Editors note: This piece was updated on the 8th of May, to clarify that The Independent voiced support for hate speech laws in general, and not the specifics of the legislation presently before the Oireachtas. We regret the error.
Independent News and Media (INM), owner of The Irish Independent, said it supports the introduction of Hate Speech laws in its submission to the public consultation on the law, published in October — claiming that “the right to freedom of expression is not absolute.”
Independent News and Media (INM) – a subsidiary of Mediahuis which owns The Irish Independent – said in its submission that it “agrees that there is a need for strong legislation to prohibit incitement to hatred and to have modern, fit for purpose legislation to deal with hate speech.”
In unequivocally clear terms, the INM claimed that “the right to freedom of expression is not absolute” — adding that it understood that hate speech legislation “must invariably impose limitations on the right to freedom of expression.”
Mediahuis Ireland is a Belgian/Dutch-owned media organisation based in Dublin which publishes national daily newspapers, Sunday newspapers, regional newspapers and operates websites including Independent.ie.
“This, of course, is particularly relevant to online content and the dissemination of material via social media platforms,” the group told the Department of Justice.
INM said it agreed that there was “a need for strong legislation to prohibit incitement to hatred” and to have “modern, fit for purpose legislation to deal with hate speech”.
‘THE RIGHT TO FREEDOM OF EXPRESSION IS NOT ABSOLUTE’
The INM admitted in its submission that “such legislation must invariably impose limitations on the right to freedom of expression.”
It continued to state: “As a responsible publisher and a member of the wider Mediahuis group we acknowledge that the right to freedom of expression is not absolute and that having regard to other competing rights such limitations are sometimes necessary.
“However, any amendment to the legislation must continue to allow and protect free speech to the fullest extent possible,’ it said.
The INM noted Issue 4 of the Consultation Document – which relates to ‘proving intent or likelihood’.
“A critical element of all of the offences in the 1989 Act is the requirement to prove that the action was intended or likely to stir up hatred.
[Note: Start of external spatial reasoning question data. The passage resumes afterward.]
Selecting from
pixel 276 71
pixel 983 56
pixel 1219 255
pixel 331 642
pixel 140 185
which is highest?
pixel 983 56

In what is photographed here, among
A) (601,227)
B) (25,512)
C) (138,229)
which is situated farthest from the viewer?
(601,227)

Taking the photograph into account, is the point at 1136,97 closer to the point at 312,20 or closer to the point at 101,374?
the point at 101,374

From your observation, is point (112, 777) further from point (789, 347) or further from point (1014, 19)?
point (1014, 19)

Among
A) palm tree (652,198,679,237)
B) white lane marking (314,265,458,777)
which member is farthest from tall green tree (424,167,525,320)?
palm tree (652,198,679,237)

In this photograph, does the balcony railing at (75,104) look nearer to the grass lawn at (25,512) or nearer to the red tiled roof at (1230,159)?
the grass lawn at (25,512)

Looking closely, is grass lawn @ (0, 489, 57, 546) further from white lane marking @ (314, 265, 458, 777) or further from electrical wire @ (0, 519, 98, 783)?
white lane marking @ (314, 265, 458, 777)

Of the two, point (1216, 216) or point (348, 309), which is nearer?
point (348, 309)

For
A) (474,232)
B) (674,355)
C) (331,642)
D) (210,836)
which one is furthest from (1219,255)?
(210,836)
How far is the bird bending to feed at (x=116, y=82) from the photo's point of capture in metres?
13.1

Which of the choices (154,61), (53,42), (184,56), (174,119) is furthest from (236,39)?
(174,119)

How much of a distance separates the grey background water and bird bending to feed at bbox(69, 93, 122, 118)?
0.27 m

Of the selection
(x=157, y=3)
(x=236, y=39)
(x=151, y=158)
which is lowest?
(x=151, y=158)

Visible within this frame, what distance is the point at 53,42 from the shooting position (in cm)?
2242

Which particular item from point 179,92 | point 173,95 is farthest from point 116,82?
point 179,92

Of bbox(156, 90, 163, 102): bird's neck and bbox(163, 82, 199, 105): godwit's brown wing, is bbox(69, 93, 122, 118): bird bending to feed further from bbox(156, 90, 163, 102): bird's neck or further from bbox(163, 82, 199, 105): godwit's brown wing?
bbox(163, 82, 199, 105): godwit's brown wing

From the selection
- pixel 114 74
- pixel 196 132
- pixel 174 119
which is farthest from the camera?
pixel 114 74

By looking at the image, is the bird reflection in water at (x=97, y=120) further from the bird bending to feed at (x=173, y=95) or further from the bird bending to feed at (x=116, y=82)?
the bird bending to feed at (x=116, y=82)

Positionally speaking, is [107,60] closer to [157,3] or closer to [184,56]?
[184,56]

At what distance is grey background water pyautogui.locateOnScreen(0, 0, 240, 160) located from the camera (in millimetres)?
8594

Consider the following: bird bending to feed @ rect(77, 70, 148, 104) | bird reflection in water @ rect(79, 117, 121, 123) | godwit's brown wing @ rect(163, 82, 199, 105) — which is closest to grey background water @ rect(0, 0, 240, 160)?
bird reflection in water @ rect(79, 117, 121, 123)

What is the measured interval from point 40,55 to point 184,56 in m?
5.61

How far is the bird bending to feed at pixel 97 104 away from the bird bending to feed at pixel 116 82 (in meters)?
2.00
In some cases prosecutions may not succeed as this intent or likelihood cannot be proven, regardless of the actual effect of the action,” it said.
“The Department is considering whether the need to prove intent or likelihood within the Act should be changed, for example to include circumstances where the person was reckless as to whether their action would stir up hatred.”
The media group went on to challenge the Department of Justice, questioning: “In your view, does the requirement that an offence must be intended or likely to stir up hatred make the legislation less effective? NO”.
“If so, what changes would you suggest to this element of the 1989 Act (without broadening the scope of the Act beyond incitement)? N/A,” it further queried.
“INM would caution against any change to the existing legislative provisions,” it said, claiming that “any change that introduces a test of recklessness or worse still negligence or any lesser standard of mens rea could lead to those who express strong opinions with the intention of stirring public debate rather than hatred finding themselves exposed to potential criminal sanction.”
“Intent to incite hatred must remain a key test of the offence,” the media group added.
It noted that there is currently an Online Safety Act in the pipeline that proposes the introduction of an Online Safety Commissioner.
“There would appear to be extensive overlap between this initiative and the manner in which modern digital communications allow for the dissemination of hate speech. In our submission, the Online Safety Act may be a better and more targeted way of dealing with the proliferation of hate speech than an expansion of the existing Prohibition on the Incitement to Hatred legislation,” it said.
“At the very least, the Online Safety Act and a review of hate speech legislation must proceed in tandem so that they properly compliment each other and target deliberate dissemination of hate speech and other harmful content without inadvertently criminalising genuine public debate.”
Summarising its position on the legislation, INM said it “fully supports the efforts to target deliberate hate speech but it is paramount that good intentions do not give rise to unintended consequences.”
In particular, INM said it would be “strongly opposed to any collateral ‘chilling effect’ on genuine public debate.”
On the potential legal ramifications for journalists, it conceded that it had concerns, stating:
“Any legislative provision that potentially opens the door to criminalising the work of bona fides news reporters and commentators would be a truly alarming development that would not only endanger the civil liberties of individual journalists but would also undermine wider debate of the issues that affect our society at large.”